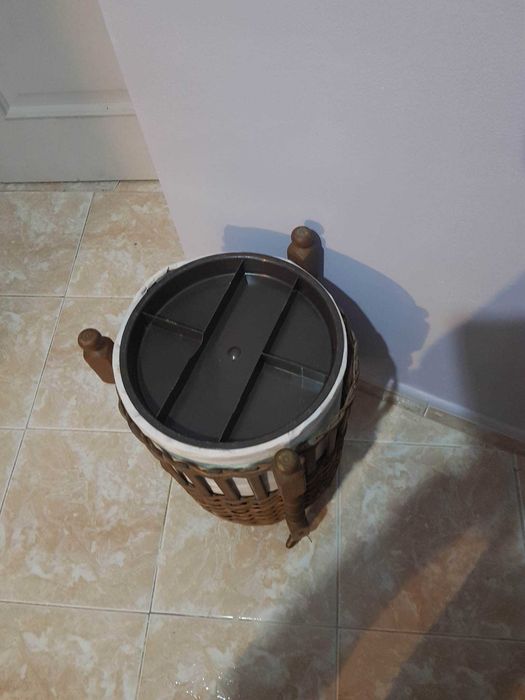 Caixa de Costura com 3 pernas em Vime anos 70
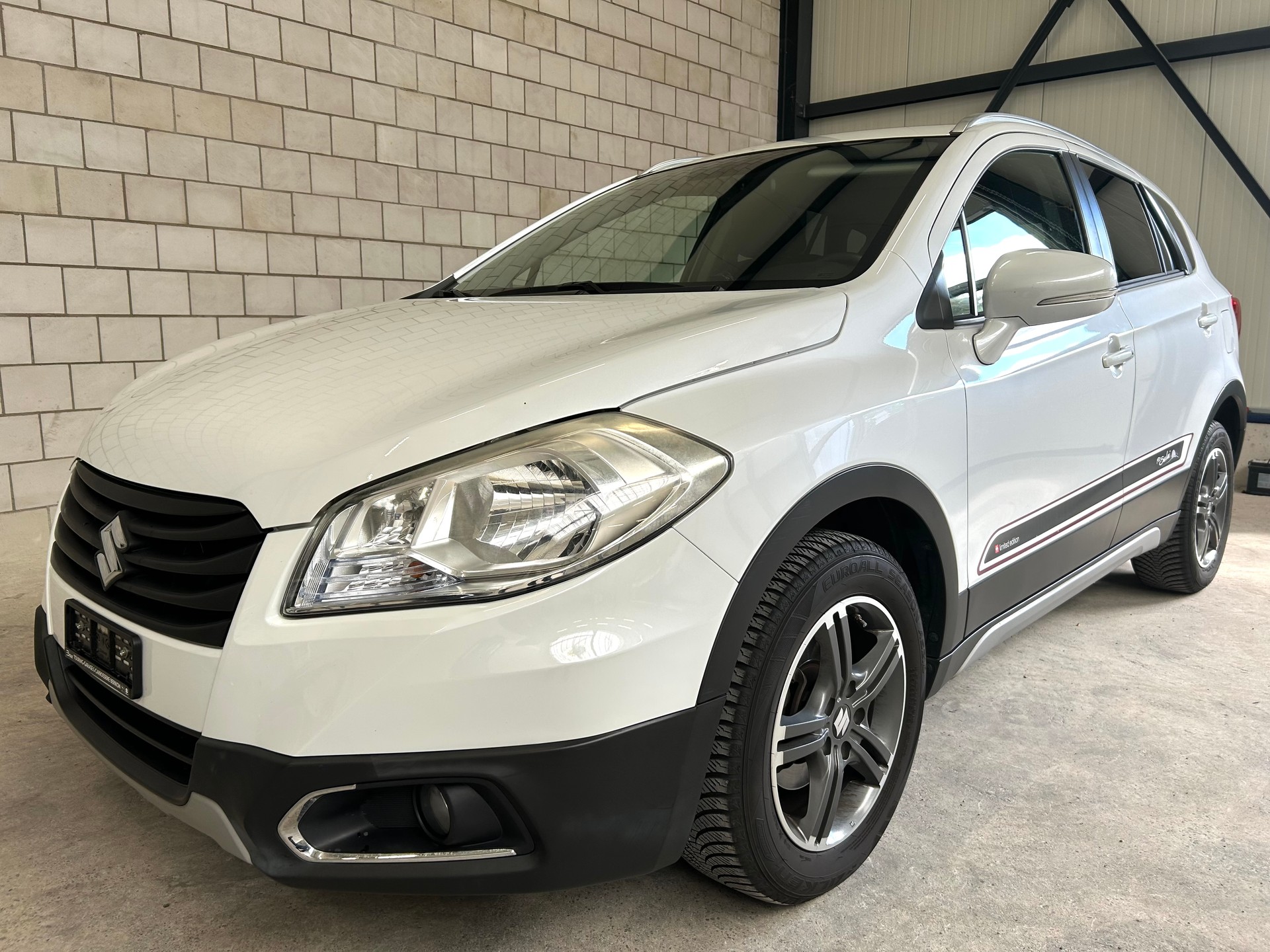 SUZUKI SX4 S-Cross 1.6 16V PizSulai 4WD CVT7-showroom-element-1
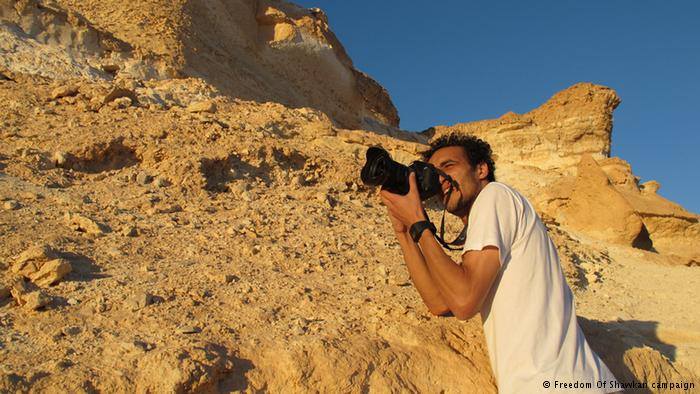 이집트의 프리랜서 사진기자 샤칸이 촬영하고 있는 모습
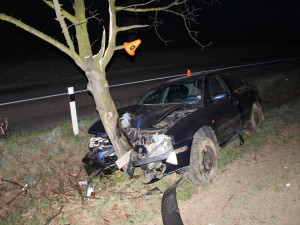 Řidiče přemohl mikrospánek, vyjel mimo silnici a zastavil se až o strom. Policie nehodu vyřešila pokutou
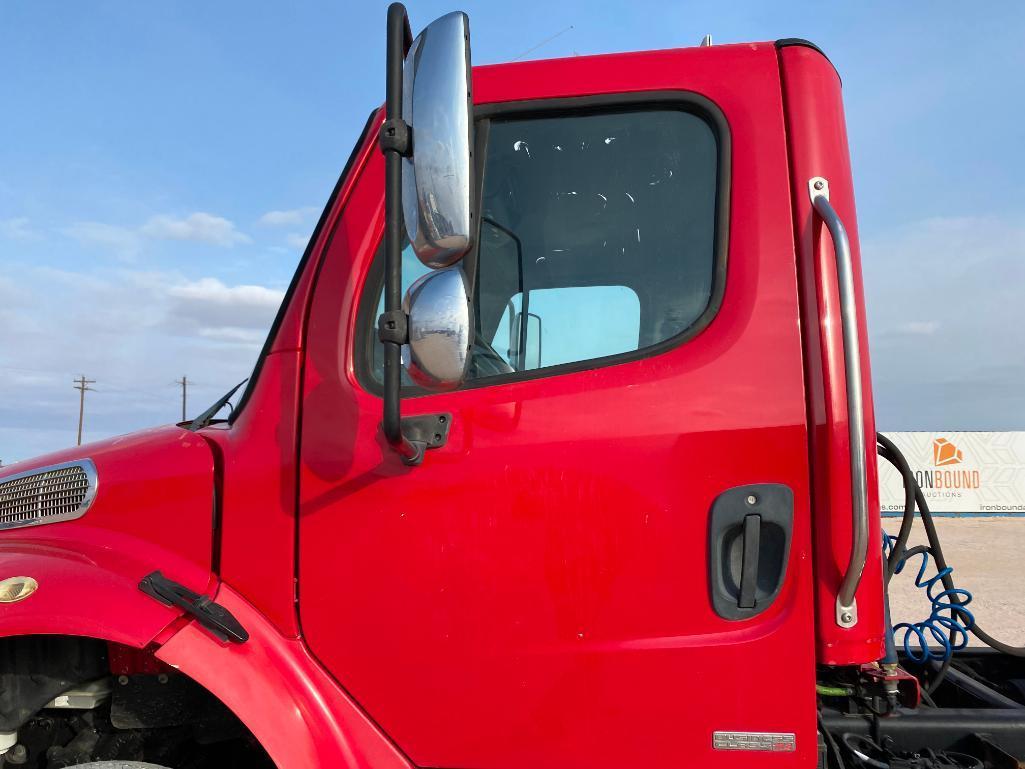 2012 Freightliner Single Axle Day Cab Truck
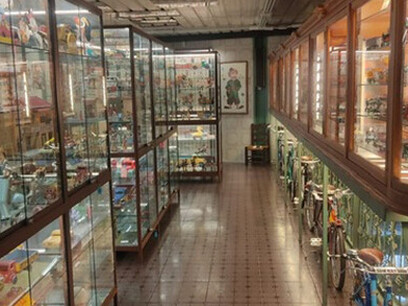 Cuando coleccionas algo, el encanto es que sea exclusivo, limitado y que tenga cierta antigüedad. Esa ha sido siempre la línea de mi padre desde el primer momento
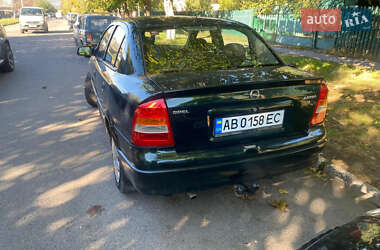 Седан Opel Astra 2000 в 
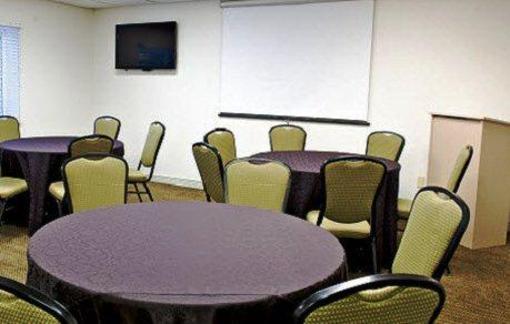 фото отеля CrestHill Suites Albany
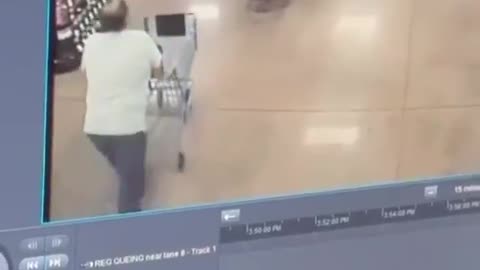Deranged thug at a Texas store walks up and SLAPS a woman's BABY.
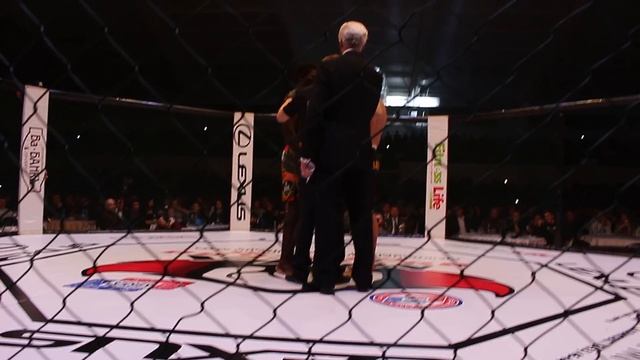 Александр Титов против Лахата Фойе в Балаково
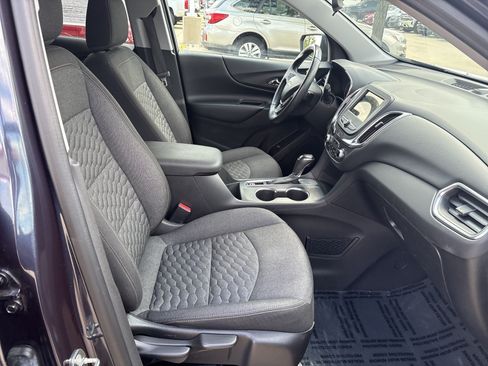 Used 2019 Chevrolet Equinox LT FWD image 18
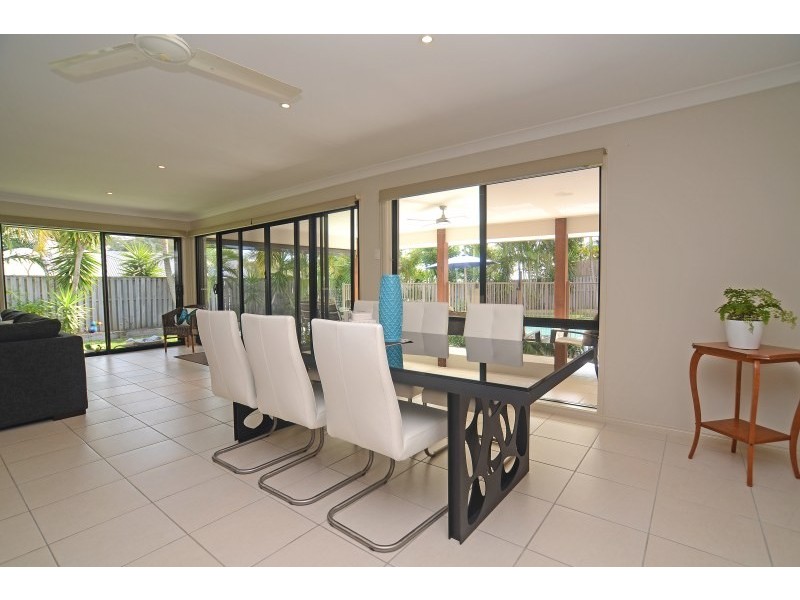 67 Observatory Drive, Reedy Creek QLD 4227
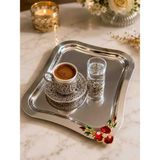 Sunvera Çelik 2'li Paslanmaz Çelik Gümüş Servis ve Sunum Tepsisi Seti 26X21 cm Kırmızı Çiçek Aksesuarlı Kahve Tepsisi Çay Servis Tepsisi Lokumluk Tatlı Ikram Söz Nişan Misafir Sunum Tepsisi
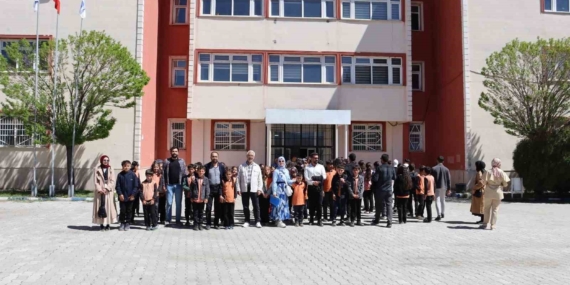 İlk ve ortaokul öğrencilerinden meslek yüksekokuluna ziyaret
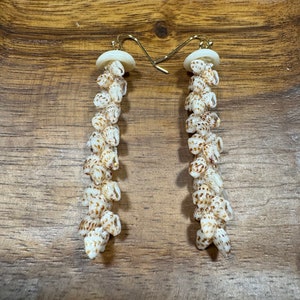 100% Genuine Niihau pikake earrings. Onikiniki Gold filled ear hooks, kahealani shell, puka shell, Ni’ihau shell jewelry, gems 3”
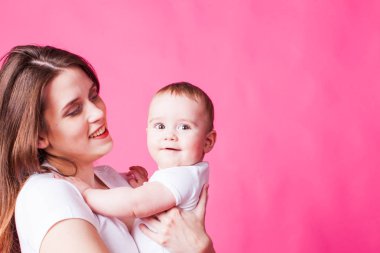 Şirin anne bebeğine gülümseyen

◆ **Goal of the exercise**:
Write out the material above once more, exactly as it reads, with no pictures.

◆ **Solution for this exercise**:
 Caixa de Costura com 3 pernas em Vime anos 70
 SUZUKI SX4 S-Cross 1.6 16V PizSulai 4WD CVT7-showroom-element-1
 이집트의 프리랜서 사진기자 샤칸이 촬영하고 있는 모습
 Řidiče přemohl mikrospánek, vyjel mimo silnici a zastavil se až o strom. Policie nehodu vyřešila pokutou
 2012 Freightliner Single Axle Day Cab Truck
 Cuando coleccionas algo, el encanto es que sea exclusivo, limitado y que tenga cierta antigüedad. Esa ha sido siempre la línea de mi padre desde el primer momento
 Седан Opel Astra 2000 в 
 фото отеля CrestHill Suites Albany
Deranged thug at a Texas store walks up and SLAPS a woman's BABY.
 Александр Титов против Лахата Фойе в Балаково
 Used 2019 Chevrolet Equinox LT FWD image 18
 67 Observatory Drive, Reedy Creek QLD 4227
 Sunvera Çelik 2'li Paslanmaz Çelik Gümüş Servis ve Sunum Tepsisi Seti 26X21 cm Kırmızı Çiçek Aksesuarlı Kahve Tepsisi Çay Servis Tepsisi Lokumluk Tatlı Ikram Söz Nişan Misafir Sunum Tepsisi
 İlk ve ortaokul öğrencilerinden meslek yüksekokuluna ziyaret
 100% Genuine Niihau pikake earrings. Onikiniki Gold filled ear hooks, kahealani shell, puka shell, Ni’ihau shell jewelry, gems 3”
 Şirin anne bebeğine gülümseyen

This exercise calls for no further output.